Trust in our NHS has been built over 60 years. Poll after poll shows the general public regards the NHS as one of the most trusted institutions in the UK. Last year’s MORI poll looked at the public’s trust in the truthfulness of various professions and found that doctors, at 88 per cent were the most trusted. At the other end of the scale, government ministers were only trusted by 17 per cent of respondents, with journalists faring slightly better than ministers, at 19 per cent. Bankers scored 29 per cent.
So in the NHS we have an enormous advantage. We start from a place of trust and we must make sure we continue to deserve and earn that trust as we take the NHS forward.
In these testing times, we need leaders who inspire – and deserve – our trust. Leaders must earn and keep the trust of those we lead and serve.
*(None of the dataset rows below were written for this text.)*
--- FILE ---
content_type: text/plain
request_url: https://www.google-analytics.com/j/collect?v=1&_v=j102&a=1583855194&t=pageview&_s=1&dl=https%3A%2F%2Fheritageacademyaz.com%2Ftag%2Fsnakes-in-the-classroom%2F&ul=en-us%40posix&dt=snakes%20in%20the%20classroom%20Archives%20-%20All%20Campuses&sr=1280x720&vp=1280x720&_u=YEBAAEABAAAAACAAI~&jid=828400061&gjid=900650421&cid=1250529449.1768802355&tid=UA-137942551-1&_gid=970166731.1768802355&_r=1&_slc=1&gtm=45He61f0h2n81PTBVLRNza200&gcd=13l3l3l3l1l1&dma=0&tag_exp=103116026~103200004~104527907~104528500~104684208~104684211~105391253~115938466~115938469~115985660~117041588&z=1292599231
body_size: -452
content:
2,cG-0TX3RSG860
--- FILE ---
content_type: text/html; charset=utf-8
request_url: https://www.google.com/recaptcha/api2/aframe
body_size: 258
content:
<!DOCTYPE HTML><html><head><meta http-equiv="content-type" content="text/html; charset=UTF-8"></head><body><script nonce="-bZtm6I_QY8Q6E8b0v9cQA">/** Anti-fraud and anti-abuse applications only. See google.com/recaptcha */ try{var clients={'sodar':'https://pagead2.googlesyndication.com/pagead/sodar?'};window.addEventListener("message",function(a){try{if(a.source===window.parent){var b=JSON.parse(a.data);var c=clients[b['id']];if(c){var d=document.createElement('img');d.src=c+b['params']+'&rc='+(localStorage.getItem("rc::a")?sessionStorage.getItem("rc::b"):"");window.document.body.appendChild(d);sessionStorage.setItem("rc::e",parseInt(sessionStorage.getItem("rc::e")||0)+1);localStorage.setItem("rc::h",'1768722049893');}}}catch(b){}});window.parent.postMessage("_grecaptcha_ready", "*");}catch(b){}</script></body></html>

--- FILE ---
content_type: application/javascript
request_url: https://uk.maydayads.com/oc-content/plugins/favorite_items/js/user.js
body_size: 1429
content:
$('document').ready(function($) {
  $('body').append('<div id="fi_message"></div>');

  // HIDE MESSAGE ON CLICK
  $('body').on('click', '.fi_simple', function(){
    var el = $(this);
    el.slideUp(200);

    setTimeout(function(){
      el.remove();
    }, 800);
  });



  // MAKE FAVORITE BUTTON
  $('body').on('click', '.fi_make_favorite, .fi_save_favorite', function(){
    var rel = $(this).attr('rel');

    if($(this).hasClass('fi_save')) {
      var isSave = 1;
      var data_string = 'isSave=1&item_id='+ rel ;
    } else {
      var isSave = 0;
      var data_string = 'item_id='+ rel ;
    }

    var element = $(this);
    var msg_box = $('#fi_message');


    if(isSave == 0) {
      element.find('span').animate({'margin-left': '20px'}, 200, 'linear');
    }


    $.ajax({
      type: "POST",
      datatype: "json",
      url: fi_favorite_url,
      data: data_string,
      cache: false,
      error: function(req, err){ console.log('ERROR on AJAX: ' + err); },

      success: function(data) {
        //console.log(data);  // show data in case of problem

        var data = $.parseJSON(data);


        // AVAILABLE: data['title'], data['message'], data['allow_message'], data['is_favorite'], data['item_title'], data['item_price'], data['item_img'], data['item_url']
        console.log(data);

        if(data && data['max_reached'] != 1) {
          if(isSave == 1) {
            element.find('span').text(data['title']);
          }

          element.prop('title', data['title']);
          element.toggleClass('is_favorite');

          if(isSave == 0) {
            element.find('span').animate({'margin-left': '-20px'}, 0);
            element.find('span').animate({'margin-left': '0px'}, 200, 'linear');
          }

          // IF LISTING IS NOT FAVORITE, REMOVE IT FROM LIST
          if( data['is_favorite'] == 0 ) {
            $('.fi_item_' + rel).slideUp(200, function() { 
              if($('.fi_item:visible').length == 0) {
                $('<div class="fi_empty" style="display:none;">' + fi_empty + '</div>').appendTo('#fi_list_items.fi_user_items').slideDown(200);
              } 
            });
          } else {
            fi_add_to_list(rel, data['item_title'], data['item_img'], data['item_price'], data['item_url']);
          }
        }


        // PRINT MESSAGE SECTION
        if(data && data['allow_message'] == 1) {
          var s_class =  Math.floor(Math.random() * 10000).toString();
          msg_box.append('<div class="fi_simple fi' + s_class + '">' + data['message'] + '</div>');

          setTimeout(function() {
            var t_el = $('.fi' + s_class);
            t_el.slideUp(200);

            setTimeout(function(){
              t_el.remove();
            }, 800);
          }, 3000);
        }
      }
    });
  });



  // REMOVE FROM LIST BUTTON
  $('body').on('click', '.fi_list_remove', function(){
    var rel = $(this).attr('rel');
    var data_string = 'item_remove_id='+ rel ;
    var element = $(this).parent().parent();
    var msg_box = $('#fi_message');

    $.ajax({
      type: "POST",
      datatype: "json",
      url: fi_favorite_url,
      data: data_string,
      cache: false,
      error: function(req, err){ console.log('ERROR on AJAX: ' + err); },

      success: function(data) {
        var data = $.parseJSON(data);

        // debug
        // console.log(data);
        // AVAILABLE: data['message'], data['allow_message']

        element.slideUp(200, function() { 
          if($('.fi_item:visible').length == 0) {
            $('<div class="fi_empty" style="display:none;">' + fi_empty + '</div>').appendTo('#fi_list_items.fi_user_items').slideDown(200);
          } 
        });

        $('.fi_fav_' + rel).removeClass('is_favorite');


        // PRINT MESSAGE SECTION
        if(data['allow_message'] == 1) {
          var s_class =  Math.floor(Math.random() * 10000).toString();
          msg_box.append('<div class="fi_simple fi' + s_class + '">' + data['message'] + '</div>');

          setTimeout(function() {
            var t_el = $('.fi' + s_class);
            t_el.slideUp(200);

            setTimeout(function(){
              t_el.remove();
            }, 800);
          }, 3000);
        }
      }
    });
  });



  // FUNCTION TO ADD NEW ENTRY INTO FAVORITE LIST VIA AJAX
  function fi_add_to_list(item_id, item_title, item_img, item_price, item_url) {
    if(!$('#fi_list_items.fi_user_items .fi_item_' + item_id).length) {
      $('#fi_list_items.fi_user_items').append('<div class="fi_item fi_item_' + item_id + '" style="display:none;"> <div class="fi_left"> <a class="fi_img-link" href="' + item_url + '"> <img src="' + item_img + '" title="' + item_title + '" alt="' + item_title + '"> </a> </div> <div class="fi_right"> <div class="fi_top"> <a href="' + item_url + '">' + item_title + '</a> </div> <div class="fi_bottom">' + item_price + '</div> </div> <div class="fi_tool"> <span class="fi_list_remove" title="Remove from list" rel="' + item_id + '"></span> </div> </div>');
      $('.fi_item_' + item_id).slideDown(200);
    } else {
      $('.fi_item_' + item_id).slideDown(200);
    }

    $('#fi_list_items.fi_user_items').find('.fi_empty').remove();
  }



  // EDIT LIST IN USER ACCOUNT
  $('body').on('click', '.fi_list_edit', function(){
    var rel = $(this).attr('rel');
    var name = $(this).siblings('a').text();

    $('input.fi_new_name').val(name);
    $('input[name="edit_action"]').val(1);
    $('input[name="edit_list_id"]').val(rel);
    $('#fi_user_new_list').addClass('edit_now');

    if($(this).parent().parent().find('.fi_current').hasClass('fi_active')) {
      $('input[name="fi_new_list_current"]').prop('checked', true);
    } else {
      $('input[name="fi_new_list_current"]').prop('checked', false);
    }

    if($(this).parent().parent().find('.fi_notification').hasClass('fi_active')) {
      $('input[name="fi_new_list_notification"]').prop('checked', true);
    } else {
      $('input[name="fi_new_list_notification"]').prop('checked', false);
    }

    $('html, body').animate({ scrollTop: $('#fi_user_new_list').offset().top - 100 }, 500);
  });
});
How can we do this? First, we can watch our language. When we refer to patients as “customers”, we risk losing sight of our patients as people. What will this do to the relationship of trust between us? Second, we must make sure care rationing is as far removed from the consulting room as possible. Patients must be confident that any decisions about their care are made in their own best interests, rather than those of the budget. Finally, we must challenge inequalities and unfairness wherever we see them.
So let’s come back to honesty and courage. We trust leaders who say what they think is right, even when they tell us things we don’t want to hear. We trust leaders who have the courage to put honesty above popularity. We trust leaders who act on their values, and use them as a compass to navigate through difficult times.
It’s a fine balance. It takes courage to trust people; to listen openly and genuinely to their opinions and criticisms, and to take them on board. Trust has to be modelled. If you don’t trust others, how can you reasonably expect them to trust to you?
We have to welcome dissent, disagreement and truth, however uncomfortable and inconvenient that may be. It means including the public in the debate, really listening to what they have to say and being prepared to re-examine our beliefs in light of changing circumstances and feedback.
Courage and honesty are important to leadership, but they’re not enough. It’s trust that makes the world go round.